Task prompt ::
Please copy all of the entries exactly, but drop every picture.

#### Supplied information ####

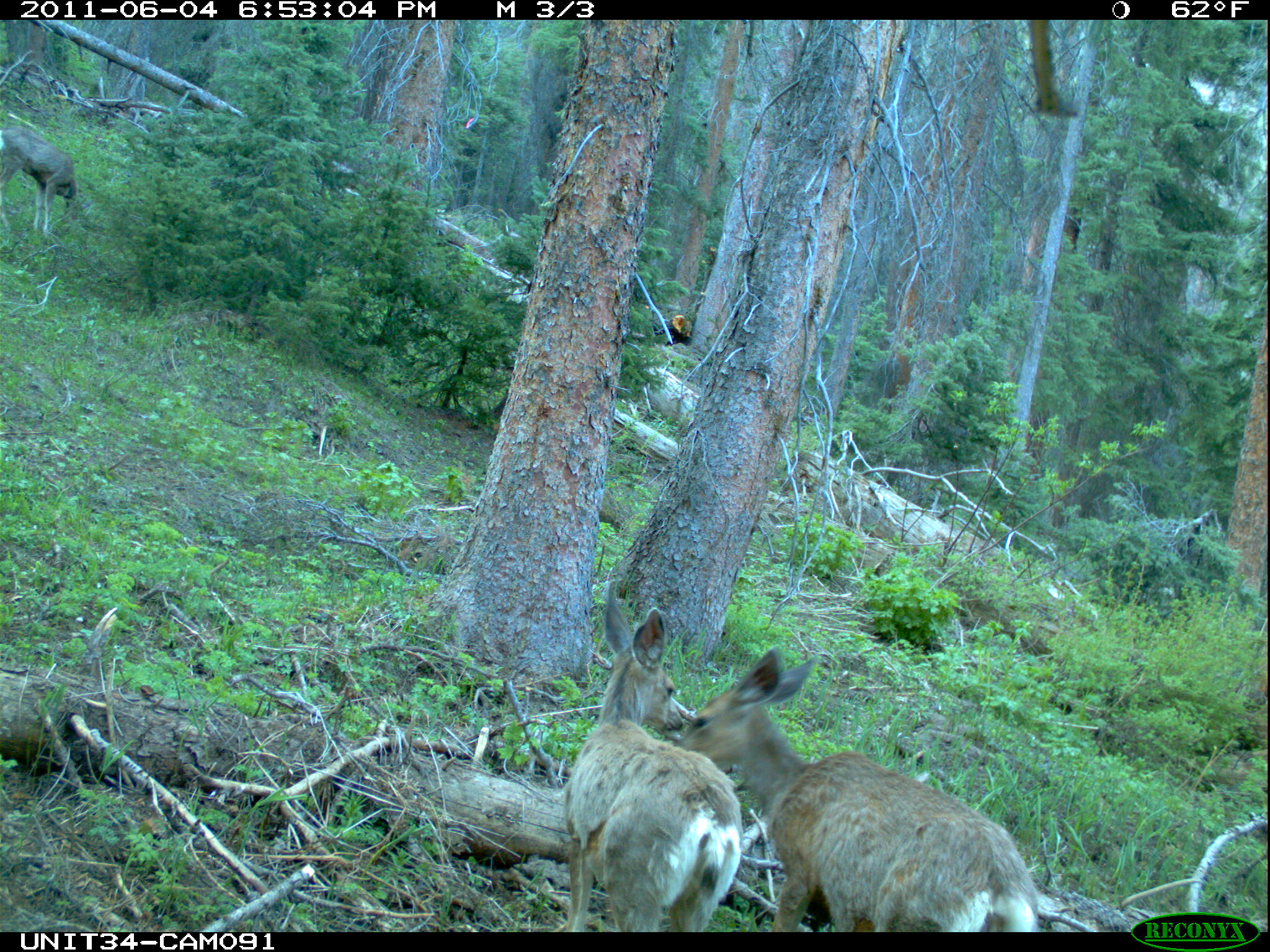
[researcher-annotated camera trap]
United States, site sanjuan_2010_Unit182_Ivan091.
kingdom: Animalia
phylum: Chordata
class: Mammalia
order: Artiodactyla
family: Cervidae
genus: Odocoileus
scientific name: Odocoileus hemionus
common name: mule deer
Odocoileus hemionus (mule deer).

####

Exercise answer ::
[researcher-annotated camera trap]
United States, site sanjuan_2010_Unit182_Ivan091.
kingdom: Animalia
phylum: Chordata
class: Mammalia
order: Artiodactyla
family: Cervidae
genus: Odocoileus
scientific name: Odocoileus hemionus
common name: mule deer
Odocoileus hemionus (mule deer).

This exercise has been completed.